- Problem to work on
Omit every picture and write out the rest of the records exactly.

╭─ Dataset entries

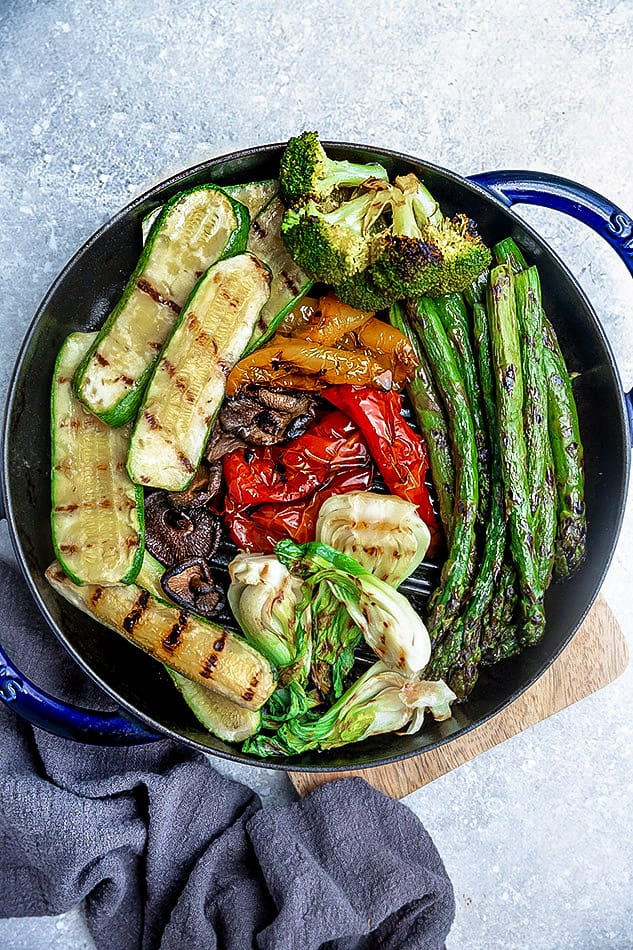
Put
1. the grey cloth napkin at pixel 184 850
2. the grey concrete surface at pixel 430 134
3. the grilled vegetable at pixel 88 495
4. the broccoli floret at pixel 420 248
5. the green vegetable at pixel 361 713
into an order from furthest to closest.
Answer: the grey concrete surface at pixel 430 134 < the grey cloth napkin at pixel 184 850 < the green vegetable at pixel 361 713 < the grilled vegetable at pixel 88 495 < the broccoli floret at pixel 420 248

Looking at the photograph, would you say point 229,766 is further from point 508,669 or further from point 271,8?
point 271,8

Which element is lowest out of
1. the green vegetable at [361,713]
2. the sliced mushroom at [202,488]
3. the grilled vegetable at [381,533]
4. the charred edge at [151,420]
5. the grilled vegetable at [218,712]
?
the green vegetable at [361,713]

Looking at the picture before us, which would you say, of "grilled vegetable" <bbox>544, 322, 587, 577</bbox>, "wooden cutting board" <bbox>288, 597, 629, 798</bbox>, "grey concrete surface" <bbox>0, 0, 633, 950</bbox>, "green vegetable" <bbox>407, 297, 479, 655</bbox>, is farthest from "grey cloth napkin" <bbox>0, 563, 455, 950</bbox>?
"grilled vegetable" <bbox>544, 322, 587, 577</bbox>

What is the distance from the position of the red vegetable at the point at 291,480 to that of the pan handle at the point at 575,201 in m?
1.16

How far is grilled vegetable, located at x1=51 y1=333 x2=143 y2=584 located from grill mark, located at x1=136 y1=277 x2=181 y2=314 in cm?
38

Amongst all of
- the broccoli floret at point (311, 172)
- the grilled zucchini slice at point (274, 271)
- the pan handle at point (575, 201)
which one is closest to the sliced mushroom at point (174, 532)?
the grilled zucchini slice at point (274, 271)

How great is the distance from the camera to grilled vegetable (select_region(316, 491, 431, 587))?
3.25 meters

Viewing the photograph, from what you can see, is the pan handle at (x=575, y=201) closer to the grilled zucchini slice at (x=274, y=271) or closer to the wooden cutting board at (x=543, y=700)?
the grilled zucchini slice at (x=274, y=271)

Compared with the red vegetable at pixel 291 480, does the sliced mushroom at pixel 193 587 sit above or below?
below

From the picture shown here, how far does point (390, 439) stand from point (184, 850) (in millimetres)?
2054

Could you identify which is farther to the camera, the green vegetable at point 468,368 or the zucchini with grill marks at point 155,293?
the green vegetable at point 468,368

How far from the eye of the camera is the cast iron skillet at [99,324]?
3.19m

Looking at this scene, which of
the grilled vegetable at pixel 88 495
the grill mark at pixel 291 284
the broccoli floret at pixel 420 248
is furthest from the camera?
the grill mark at pixel 291 284

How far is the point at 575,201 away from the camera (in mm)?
3385
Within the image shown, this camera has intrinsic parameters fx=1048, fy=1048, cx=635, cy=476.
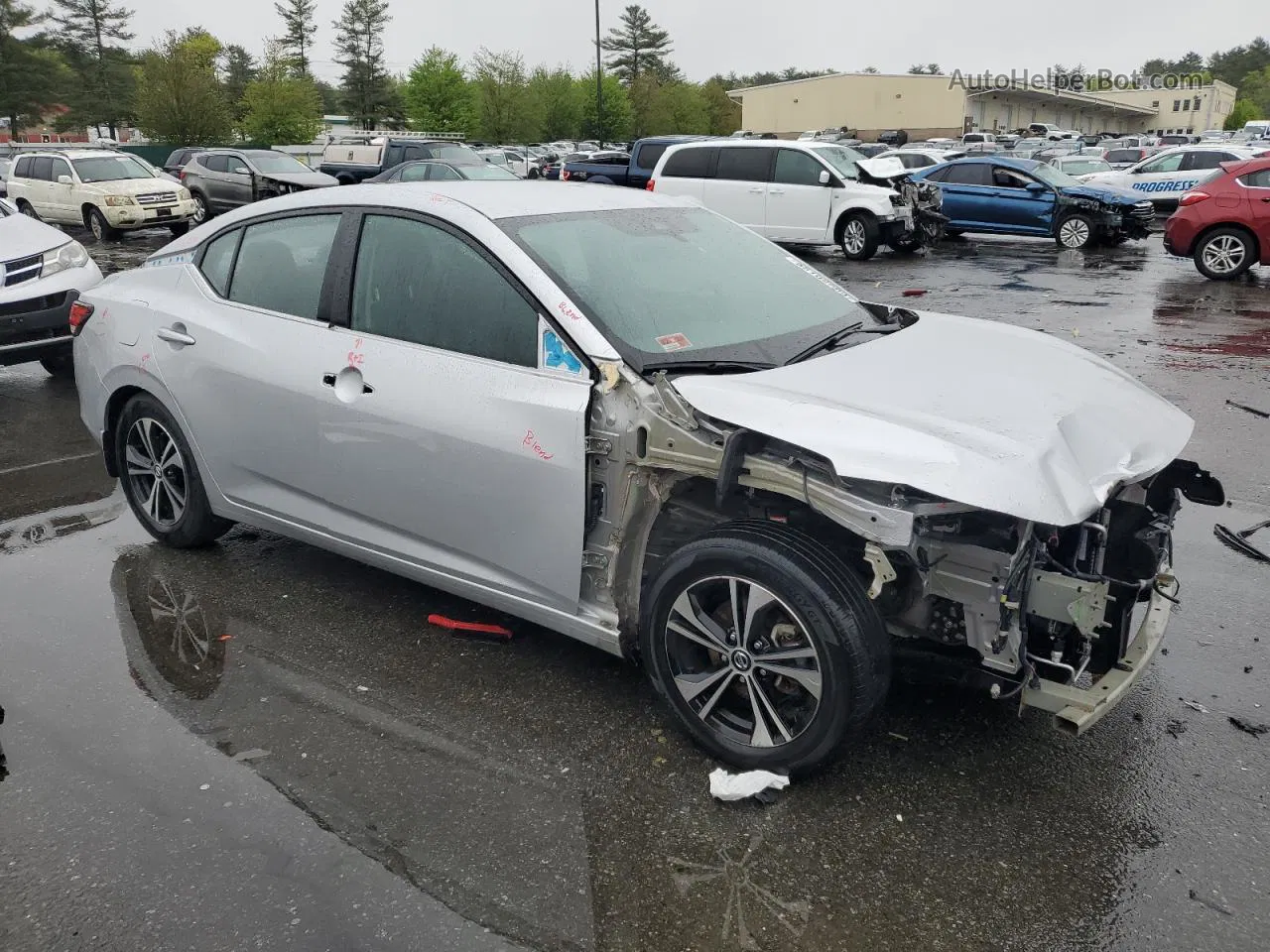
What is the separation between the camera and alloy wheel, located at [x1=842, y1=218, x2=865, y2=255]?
17.2 m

╰─

- Finished task
Put
1. the grey cloth napkin at pixel 184 850
2. the grey concrete surface at pixel 430 134
3. the grilled vegetable at pixel 88 495
4. the broccoli floret at pixel 420 248
5. the green vegetable at pixel 361 713
into an order from furthest to closest.
Answer: the grey concrete surface at pixel 430 134 < the grey cloth napkin at pixel 184 850 < the green vegetable at pixel 361 713 < the grilled vegetable at pixel 88 495 < the broccoli floret at pixel 420 248

Looking at the photograph, would you say point 229,766 is further from point 508,669 or further from point 271,8?
point 271,8

Which element is lowest out of
1. the green vegetable at [361,713]
2. the sliced mushroom at [202,488]
3. the grilled vegetable at [381,533]
4. the charred edge at [151,420]
5. the grilled vegetable at [218,712]
?
the green vegetable at [361,713]

Looking at the picture before us, which would you say, of "grilled vegetable" <bbox>544, 322, 587, 577</bbox>, "wooden cutting board" <bbox>288, 597, 629, 798</bbox>, "grey concrete surface" <bbox>0, 0, 633, 950</bbox>, "green vegetable" <bbox>407, 297, 479, 655</bbox>, is farthest from "grey cloth napkin" <bbox>0, 563, 455, 950</bbox>?
"grilled vegetable" <bbox>544, 322, 587, 577</bbox>

What is the distance from the position of the red vegetable at the point at 291,480 to that of the pan handle at the point at 575,201 in m?
1.16

How far is grilled vegetable, located at x1=51 y1=333 x2=143 y2=584 located from grill mark, located at x1=136 y1=277 x2=181 y2=314 in cm?
38

Amongst all of
- the broccoli floret at point (311, 172)
- the grilled zucchini slice at point (274, 271)
- the pan handle at point (575, 201)
which one is closest to the sliced mushroom at point (174, 532)?
the grilled zucchini slice at point (274, 271)

How great is the distance from the camera to grilled vegetable (select_region(316, 491, 431, 587))?
3.25 meters

Viewing the photograph, from what you can see, is the pan handle at (x=575, y=201) closer to the grilled zucchini slice at (x=274, y=271) or closer to the wooden cutting board at (x=543, y=700)?
the grilled zucchini slice at (x=274, y=271)

Compared with the red vegetable at pixel 291 480, does the sliced mushroom at pixel 193 587 sit above or below?
below

From the picture shown here, how far does point (390, 439) stand from point (184, 850) (in millimetres)?
2054

Could you identify which is farther to the camera, the green vegetable at point 468,368 or the zucchini with grill marks at point 155,293?
the green vegetable at point 468,368

How far from the eye of the camera is the cast iron skillet at [99,324]?
3.19m

Looking at this scene, which of
the grilled vegetable at pixel 88 495
the grill mark at pixel 291 284
the broccoli floret at pixel 420 248
is furthest from the camera?
the grill mark at pixel 291 284

How far is the point at 575,201 away from the camera (in mm)?
3385
Within the image shown, this camera has intrinsic parameters fx=1048, fy=1048, cx=635, cy=476.
What is the separation between the camera and alloy wheel, located at [x1=842, y1=218, x2=865, y2=255]?
17.2 m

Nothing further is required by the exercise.